Monday, July 4, 2011

4th of July: Candy Making

A few of my older posts showed some pictures of my candy making adventures in China. Since then, I have slaved and tried to perfect some recipes I have collected over the years. Each Christmas, I have been trying new recipes, some failures, but many successes. My two favorites: buckeyes and mint melt-aways. For three years now, I have had success with buckeyes changing and experimenting new ways of making them; the tried and true always win.

When I was a child, my grandmother used to make mint melt-aways and since she has passed, I decided to try to make them myself after finding confidence in making buckeyes. At Christmas 2009, I made my first batch. I used the wrong mint extract and the wrong candy coating. It is best to stick with plain chocolate for dipping and pure peppermint for flavoring. This Summer, I decided I wanted to try making 4th of July Candy. I wanted to dip in white chocolate and use food coloring the make red and blue. Well, seeming that I am inexperienced with while chocolate, I got it too hot, surprise, surprise, and the red food coloring came out speckled. Any old hands out there have some advice? I learned that white chocolate needs to have not vegetable fat in it and needs to be heated only until melted... but how does one make it thin enough to dip and drizzle? That is my next feat in candy making. After my chocolate got clumpy, I just spread it over the chocolate fillings of mint chocolate and peanut butter chocolate... tasty but a little rough around the edges. Better luck next time!

Asian Cooking: Can I even call it cooking? More like destroying.

--------------------

Decide whether each statement agrees with the candy-making post, answering yes or no and quoting the words from the post that settle it. 1. The writer made a first batch of mint melt-aways at Christmas 2009. 2. The red food coloring came out even. 3. The post recommends white chocolate for dipping mint melt-aways.

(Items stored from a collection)

--------------------

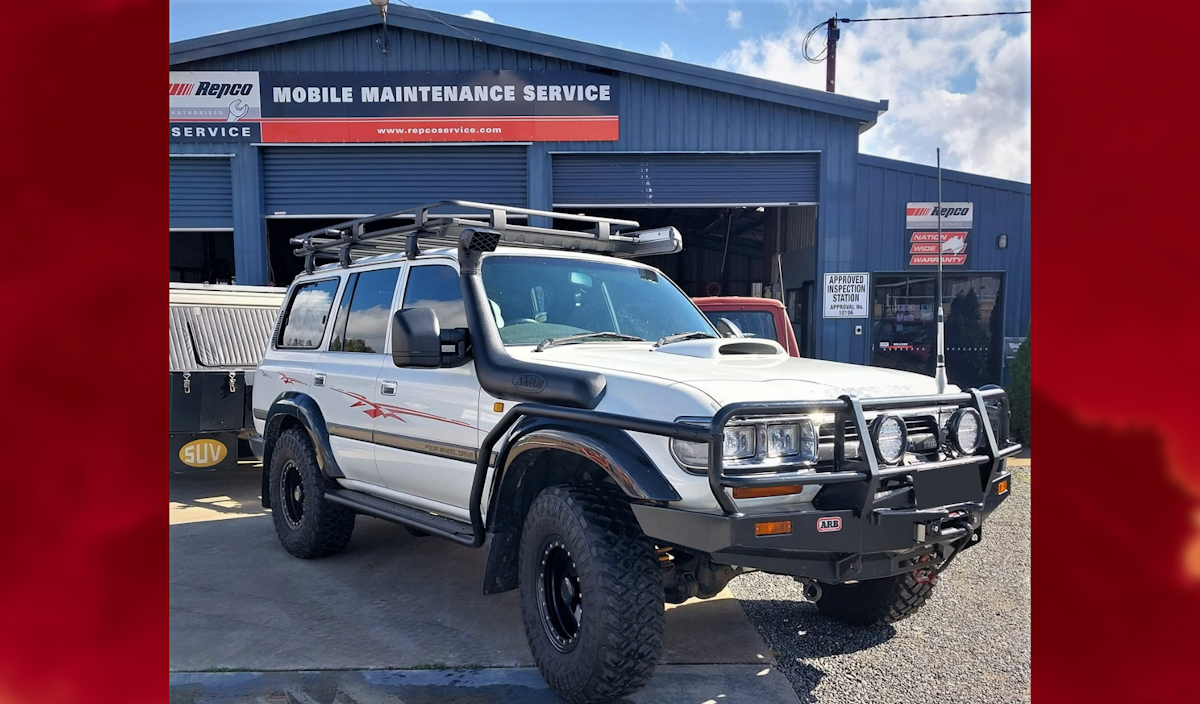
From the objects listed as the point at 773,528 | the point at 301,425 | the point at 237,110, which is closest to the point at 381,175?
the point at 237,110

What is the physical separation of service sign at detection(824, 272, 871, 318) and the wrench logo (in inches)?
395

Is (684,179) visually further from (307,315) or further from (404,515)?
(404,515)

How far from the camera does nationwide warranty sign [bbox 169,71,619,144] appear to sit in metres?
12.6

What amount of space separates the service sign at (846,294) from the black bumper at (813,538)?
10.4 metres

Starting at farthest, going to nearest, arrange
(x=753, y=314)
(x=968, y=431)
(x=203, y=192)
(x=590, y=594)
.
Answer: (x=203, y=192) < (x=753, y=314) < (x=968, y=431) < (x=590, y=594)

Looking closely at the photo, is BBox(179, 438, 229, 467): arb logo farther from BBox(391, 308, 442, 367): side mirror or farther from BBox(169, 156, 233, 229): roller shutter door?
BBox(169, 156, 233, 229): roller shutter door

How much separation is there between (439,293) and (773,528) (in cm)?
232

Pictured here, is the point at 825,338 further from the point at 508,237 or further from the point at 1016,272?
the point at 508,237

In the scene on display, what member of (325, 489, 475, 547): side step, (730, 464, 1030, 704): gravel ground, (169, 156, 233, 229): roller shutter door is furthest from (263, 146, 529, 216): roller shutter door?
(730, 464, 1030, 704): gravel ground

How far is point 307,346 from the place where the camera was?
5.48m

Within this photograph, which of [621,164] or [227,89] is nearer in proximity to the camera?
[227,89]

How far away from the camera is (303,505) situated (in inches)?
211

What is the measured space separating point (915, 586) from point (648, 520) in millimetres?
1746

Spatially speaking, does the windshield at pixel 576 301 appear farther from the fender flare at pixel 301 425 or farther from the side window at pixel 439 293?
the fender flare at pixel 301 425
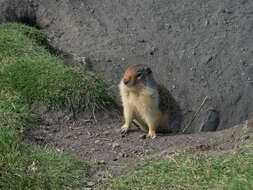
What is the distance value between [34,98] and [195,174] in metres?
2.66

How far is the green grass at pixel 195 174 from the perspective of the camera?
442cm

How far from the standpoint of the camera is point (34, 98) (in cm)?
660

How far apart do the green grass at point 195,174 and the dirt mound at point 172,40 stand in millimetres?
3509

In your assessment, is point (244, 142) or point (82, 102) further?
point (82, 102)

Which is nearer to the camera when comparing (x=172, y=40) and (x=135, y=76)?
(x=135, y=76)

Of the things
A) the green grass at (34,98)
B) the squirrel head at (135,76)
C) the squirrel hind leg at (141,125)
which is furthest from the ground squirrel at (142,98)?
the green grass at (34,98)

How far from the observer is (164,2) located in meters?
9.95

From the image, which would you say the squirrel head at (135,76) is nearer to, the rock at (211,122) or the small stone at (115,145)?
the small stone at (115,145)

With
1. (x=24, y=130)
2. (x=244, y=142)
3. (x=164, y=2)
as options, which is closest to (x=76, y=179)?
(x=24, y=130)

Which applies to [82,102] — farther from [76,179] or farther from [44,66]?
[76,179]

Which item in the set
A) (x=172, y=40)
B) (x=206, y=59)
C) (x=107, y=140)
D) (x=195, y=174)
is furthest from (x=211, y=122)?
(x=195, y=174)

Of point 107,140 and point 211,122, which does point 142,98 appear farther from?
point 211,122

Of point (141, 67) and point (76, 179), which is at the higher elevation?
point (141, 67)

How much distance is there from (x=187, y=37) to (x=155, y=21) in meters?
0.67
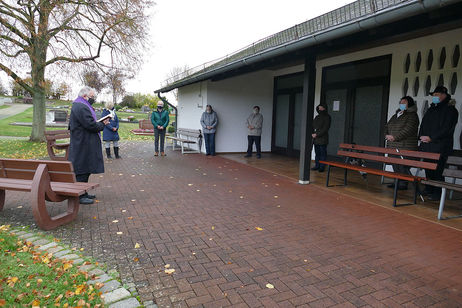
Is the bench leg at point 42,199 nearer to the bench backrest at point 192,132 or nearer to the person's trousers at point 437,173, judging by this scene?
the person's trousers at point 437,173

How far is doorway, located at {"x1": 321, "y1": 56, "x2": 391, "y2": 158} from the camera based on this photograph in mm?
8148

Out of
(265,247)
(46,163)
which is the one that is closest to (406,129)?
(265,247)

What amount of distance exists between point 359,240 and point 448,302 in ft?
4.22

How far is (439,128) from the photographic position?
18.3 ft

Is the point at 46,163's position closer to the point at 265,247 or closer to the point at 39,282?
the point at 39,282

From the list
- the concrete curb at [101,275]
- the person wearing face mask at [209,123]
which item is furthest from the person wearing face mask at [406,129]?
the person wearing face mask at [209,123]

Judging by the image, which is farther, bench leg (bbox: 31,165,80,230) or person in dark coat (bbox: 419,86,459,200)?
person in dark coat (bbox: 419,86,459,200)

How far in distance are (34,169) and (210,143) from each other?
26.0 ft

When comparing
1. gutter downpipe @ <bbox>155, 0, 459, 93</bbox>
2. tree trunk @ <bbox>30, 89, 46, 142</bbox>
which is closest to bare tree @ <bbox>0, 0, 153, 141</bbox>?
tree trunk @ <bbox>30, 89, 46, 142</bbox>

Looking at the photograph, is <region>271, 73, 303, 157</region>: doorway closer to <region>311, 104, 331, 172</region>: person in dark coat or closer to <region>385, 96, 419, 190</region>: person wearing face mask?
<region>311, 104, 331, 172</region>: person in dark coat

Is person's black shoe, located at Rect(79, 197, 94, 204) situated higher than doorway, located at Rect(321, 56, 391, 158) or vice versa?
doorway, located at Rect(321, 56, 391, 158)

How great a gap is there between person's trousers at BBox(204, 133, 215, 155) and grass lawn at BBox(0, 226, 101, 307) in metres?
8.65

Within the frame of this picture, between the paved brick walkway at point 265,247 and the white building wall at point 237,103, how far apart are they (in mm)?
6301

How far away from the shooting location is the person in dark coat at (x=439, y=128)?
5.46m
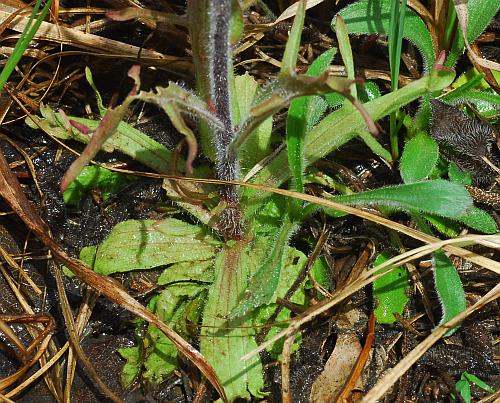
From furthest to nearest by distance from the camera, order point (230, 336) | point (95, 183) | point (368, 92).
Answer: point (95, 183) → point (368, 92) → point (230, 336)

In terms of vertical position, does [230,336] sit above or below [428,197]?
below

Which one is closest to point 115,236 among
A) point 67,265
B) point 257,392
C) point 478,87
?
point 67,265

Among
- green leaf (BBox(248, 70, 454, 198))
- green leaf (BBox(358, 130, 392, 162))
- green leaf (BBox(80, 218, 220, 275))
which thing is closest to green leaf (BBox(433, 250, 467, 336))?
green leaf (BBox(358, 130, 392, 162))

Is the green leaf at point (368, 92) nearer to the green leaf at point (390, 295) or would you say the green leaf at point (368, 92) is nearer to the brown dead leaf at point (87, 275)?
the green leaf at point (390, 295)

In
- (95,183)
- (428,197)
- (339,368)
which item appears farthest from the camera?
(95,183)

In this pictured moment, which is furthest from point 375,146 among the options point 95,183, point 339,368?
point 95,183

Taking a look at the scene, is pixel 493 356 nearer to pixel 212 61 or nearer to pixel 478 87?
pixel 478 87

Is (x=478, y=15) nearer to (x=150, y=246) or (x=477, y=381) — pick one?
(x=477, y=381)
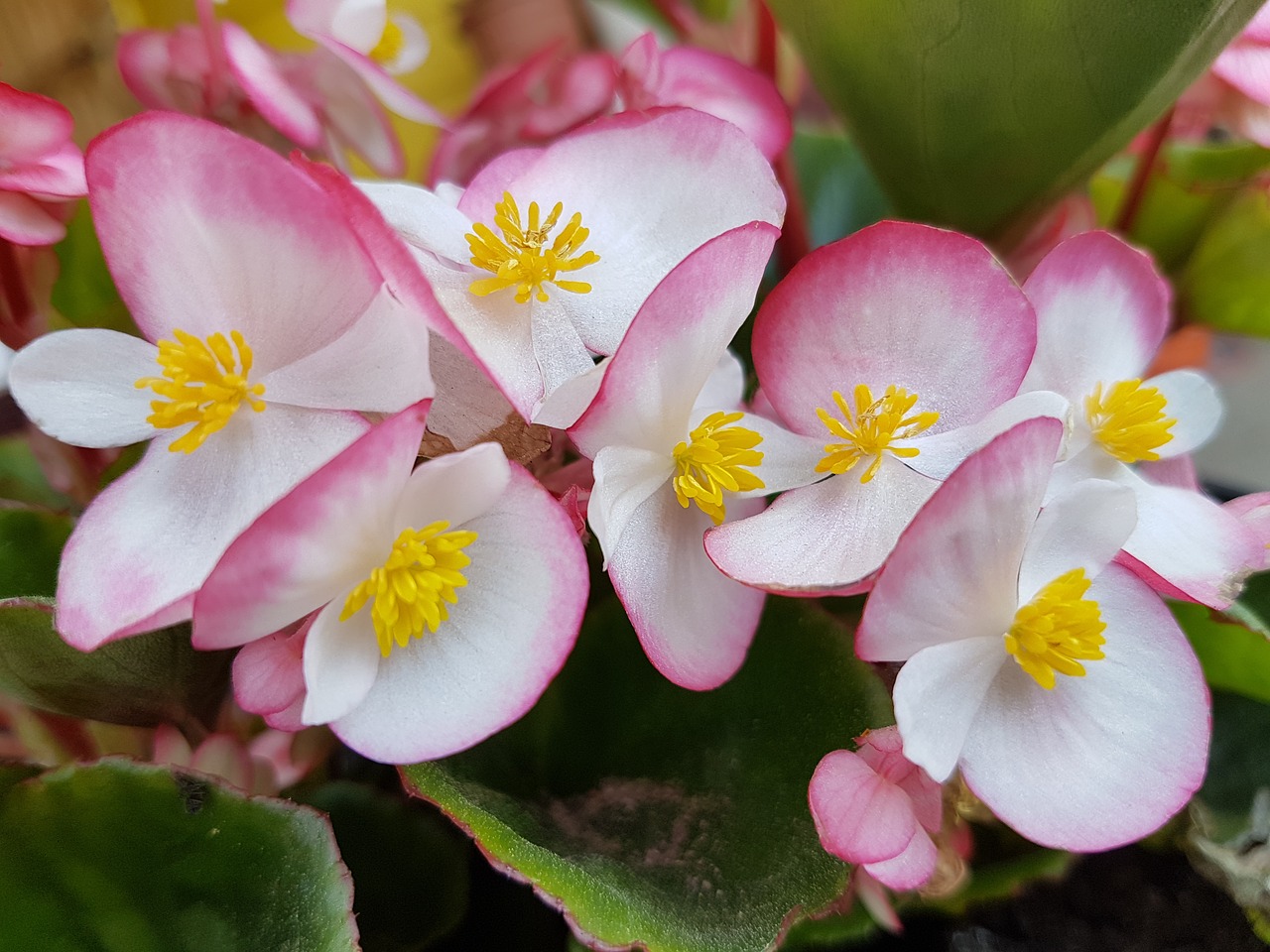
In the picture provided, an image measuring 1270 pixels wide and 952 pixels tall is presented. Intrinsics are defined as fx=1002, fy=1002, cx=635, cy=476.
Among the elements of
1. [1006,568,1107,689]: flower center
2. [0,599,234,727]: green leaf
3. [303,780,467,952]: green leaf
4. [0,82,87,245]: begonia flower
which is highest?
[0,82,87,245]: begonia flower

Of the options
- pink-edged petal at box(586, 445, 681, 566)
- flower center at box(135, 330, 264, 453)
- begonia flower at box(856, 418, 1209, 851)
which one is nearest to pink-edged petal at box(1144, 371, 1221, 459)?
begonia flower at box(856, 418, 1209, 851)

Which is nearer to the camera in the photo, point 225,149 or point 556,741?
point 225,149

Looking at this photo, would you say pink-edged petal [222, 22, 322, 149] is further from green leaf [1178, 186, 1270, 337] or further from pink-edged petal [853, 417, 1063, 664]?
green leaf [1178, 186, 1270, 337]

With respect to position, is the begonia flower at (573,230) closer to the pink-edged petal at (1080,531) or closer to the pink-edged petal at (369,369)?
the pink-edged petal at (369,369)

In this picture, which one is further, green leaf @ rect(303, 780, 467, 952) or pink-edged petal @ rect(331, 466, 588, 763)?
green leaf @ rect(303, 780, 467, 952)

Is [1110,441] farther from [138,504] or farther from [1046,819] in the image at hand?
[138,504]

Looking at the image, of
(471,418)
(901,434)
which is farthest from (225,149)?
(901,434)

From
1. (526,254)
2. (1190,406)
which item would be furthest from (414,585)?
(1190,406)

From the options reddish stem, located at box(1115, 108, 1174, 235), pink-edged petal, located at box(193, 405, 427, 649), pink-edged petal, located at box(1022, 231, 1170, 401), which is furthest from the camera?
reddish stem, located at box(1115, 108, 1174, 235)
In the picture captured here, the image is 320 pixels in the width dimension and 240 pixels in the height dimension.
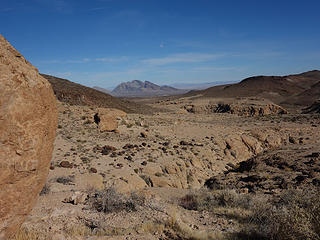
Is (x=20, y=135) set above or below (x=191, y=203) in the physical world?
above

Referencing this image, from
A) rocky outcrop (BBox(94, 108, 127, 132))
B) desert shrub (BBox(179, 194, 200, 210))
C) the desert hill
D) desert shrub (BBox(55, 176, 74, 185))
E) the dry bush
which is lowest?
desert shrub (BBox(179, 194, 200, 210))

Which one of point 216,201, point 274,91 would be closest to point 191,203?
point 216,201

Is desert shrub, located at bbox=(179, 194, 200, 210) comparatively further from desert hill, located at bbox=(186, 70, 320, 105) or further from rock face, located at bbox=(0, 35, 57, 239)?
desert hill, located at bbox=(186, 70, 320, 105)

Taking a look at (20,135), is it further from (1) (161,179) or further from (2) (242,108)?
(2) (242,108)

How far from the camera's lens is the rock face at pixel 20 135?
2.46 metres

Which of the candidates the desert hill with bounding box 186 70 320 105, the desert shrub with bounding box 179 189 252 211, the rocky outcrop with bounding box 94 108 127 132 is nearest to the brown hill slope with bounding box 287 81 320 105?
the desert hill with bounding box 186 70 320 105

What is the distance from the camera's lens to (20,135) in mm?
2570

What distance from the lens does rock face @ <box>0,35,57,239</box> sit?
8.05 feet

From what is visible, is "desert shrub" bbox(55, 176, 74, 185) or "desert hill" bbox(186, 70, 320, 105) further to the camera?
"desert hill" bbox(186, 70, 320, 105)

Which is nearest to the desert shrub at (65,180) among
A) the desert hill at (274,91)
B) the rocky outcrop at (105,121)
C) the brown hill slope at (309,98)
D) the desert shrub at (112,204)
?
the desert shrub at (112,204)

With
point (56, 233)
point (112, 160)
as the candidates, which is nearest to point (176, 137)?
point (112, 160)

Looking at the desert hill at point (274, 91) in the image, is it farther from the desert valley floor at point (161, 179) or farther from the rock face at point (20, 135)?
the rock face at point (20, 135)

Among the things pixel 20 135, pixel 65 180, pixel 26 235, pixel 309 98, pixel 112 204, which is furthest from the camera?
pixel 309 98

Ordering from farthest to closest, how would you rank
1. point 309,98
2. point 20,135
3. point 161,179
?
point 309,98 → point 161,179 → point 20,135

--------------------

_Solution to the problem_:
1. Yes: "At Christmas 2009, I made my first batch."
2. No: "the red food coloring came out speckled."
3. No: "It is best to stick with plain chocolate for dipping and pure peppermint for flavoring."